Una civiltà che emergerebbe da una terza guerra mondiale tra Occidente e
Oriente. Naturalmente si può ridere delle fantasie più irrazionali. Ma le
mitologie irrazionaliste nella storia non sono forse un classico (e
tragico) ingrediente delle culture più reazionarie?
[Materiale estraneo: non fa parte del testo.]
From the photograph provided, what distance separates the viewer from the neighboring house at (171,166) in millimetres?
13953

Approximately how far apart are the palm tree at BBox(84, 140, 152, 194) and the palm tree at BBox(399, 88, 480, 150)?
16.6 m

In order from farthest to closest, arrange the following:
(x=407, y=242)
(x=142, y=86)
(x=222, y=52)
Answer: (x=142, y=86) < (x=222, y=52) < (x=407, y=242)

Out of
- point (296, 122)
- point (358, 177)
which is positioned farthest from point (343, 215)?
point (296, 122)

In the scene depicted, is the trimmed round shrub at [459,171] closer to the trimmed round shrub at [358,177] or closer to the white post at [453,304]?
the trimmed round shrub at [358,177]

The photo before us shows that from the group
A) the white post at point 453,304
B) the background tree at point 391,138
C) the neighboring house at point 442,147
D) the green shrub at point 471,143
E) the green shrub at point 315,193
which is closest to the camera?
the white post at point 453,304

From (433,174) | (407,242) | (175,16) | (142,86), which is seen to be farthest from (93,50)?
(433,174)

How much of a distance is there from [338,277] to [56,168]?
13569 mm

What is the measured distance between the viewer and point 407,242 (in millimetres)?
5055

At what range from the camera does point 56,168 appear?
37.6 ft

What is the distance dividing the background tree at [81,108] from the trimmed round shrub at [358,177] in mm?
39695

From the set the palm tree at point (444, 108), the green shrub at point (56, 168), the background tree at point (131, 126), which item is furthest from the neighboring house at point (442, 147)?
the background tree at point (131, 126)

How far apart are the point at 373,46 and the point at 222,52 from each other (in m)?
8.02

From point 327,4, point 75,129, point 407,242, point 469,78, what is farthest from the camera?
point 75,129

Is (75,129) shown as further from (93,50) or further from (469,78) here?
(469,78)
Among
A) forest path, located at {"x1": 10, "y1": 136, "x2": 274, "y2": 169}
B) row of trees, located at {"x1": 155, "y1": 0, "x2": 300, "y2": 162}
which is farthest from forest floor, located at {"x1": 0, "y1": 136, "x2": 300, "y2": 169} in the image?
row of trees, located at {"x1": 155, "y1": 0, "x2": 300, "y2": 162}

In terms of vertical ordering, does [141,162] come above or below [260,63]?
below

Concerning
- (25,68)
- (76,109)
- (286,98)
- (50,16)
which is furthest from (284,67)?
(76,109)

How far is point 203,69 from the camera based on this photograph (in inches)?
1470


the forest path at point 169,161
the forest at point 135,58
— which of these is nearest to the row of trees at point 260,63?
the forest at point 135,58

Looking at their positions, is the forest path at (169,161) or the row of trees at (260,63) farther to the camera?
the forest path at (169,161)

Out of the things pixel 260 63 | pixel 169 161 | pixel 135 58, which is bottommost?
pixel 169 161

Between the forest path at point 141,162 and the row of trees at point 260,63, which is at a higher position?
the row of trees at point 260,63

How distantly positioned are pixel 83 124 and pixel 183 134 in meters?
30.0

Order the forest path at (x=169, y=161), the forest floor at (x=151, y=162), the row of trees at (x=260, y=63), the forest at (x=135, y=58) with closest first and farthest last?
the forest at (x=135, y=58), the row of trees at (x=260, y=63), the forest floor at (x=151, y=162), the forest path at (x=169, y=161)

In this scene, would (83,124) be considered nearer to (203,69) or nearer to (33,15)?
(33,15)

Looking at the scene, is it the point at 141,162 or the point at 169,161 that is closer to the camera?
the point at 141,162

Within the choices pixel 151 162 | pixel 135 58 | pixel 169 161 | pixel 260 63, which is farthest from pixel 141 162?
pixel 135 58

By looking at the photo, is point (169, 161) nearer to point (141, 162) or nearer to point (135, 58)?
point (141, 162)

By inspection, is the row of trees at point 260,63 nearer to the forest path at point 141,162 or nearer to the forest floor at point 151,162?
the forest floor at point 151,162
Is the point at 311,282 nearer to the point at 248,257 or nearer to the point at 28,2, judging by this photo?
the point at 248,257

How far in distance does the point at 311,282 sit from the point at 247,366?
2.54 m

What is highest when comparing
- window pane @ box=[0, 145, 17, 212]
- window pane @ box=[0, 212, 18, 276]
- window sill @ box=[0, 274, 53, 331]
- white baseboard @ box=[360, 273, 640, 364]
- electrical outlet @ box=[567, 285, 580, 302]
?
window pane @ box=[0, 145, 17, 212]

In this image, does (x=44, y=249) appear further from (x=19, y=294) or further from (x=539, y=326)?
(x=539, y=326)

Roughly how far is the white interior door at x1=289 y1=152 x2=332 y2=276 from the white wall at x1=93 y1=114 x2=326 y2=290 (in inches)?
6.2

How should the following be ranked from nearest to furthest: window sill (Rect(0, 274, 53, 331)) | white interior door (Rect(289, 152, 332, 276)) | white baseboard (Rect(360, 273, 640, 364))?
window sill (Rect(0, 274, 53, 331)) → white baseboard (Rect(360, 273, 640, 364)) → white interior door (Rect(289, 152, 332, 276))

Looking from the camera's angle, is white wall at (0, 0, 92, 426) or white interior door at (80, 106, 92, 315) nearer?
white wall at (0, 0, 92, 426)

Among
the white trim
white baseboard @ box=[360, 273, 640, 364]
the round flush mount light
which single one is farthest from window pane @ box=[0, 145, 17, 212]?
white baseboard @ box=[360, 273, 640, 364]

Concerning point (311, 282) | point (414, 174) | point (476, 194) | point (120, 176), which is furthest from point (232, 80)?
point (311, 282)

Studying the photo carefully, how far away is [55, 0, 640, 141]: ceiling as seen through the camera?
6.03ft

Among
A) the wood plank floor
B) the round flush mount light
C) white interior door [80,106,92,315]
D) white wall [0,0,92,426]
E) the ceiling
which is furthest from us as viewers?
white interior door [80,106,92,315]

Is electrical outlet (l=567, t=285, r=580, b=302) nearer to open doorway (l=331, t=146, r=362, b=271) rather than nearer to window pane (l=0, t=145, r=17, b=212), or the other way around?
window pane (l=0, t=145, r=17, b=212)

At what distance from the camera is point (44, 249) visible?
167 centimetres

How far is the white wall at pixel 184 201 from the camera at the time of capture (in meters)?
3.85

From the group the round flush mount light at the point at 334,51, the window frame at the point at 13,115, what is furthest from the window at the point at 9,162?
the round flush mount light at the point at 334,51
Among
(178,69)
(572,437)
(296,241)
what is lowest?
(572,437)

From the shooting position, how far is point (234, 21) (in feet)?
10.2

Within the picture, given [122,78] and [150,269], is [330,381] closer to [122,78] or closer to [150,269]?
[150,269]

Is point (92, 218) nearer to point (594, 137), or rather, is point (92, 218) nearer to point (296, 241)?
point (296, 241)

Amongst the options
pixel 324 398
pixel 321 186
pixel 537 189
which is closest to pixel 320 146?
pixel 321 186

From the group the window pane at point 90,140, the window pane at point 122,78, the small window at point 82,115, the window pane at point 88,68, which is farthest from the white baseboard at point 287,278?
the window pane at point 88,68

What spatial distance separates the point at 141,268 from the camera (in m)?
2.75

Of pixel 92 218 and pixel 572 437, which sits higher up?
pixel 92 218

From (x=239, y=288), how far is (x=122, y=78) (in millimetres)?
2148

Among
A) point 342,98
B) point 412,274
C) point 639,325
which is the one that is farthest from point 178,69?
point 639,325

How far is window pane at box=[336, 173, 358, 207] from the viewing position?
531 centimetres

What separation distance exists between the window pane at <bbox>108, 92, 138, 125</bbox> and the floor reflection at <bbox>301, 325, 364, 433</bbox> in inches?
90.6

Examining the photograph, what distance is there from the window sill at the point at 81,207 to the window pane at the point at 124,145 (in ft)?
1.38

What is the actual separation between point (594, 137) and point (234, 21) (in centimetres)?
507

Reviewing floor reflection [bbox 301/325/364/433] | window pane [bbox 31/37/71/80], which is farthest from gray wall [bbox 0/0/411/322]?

Le posizioni reazionarie espresse a più riprese dal M5S verso il fenomeno
dell'immigrazione, come la sua adesione allo stesso gruppo reazionario e
xenofobo di Farage nel Parlamento europeo (EFDD), sono solo un riflesso
particolare di quella cultura generale. Ciò che oltretutto consente oggi al
lepenista Salvini un'indicazione di voto ai candidati grillini nei
ballottaggi del 19 giugno.
*CONCLUSIONI *
Quando parliamo del M5S non parliamo di un movimento occasionale e
transitorio. Stiamo parlando di un soggetto ormai consolidato che può
conquistare nei prossimi anni il potere politico in Italia, magari
attraverso l'Italicum.
Il consolidamento del grillismo, e la presa delle sue suggestioni nella
giovane generazione e tra i lavoratori, sono dunque un problema serio per
il movimento operaio italiano. Sono un effetto della deriva autodistruttiva
di una sinistra politica che ha prima tradito i lavoratori in cambio di
ministri (o assessori), poi li ha abbandonati a loro stessi sotto i colpi
della grande crisi. Sono la risultante dell'arretramento profondo del
movimento operaio, delle sue conquiste, della sua coscienza politica e
sindacale, a livello di massa ed anche in settori della sua avanguardia. In
questo senso il M5S, con le sue indubbie specificità, appartiene a pieno
titolo alla grande famiglia (assai eterogenea) del populismo reazionario
europeo, che ha raggiunto una massa critica sconosciuta nella storia del
dopoguerra proprio capitalizzando a destra la crisi del movimento operaio
continentale.
Ricostruire tra i lavoratori una coscienza politica di classe, dentro
un'azione di rilancio del movimento operaio, è allora l'unica via per fare
argine al populismo reazionario in tutte le sue declinazioni italiane:
renzismo, salvinismo, grillismo. Ciò che richiede una battaglia
controcorrente, anche a sinistra, sulla natura del M5S, contrastando ogni
forma di suo abbellimento o sottovalutazione, ogni tipo di capitolazione
politica e culturale alla sua narrazione ideologica. Tanto più
nell'ambiente dell'avanguardia di classe e dei movimenti sociali.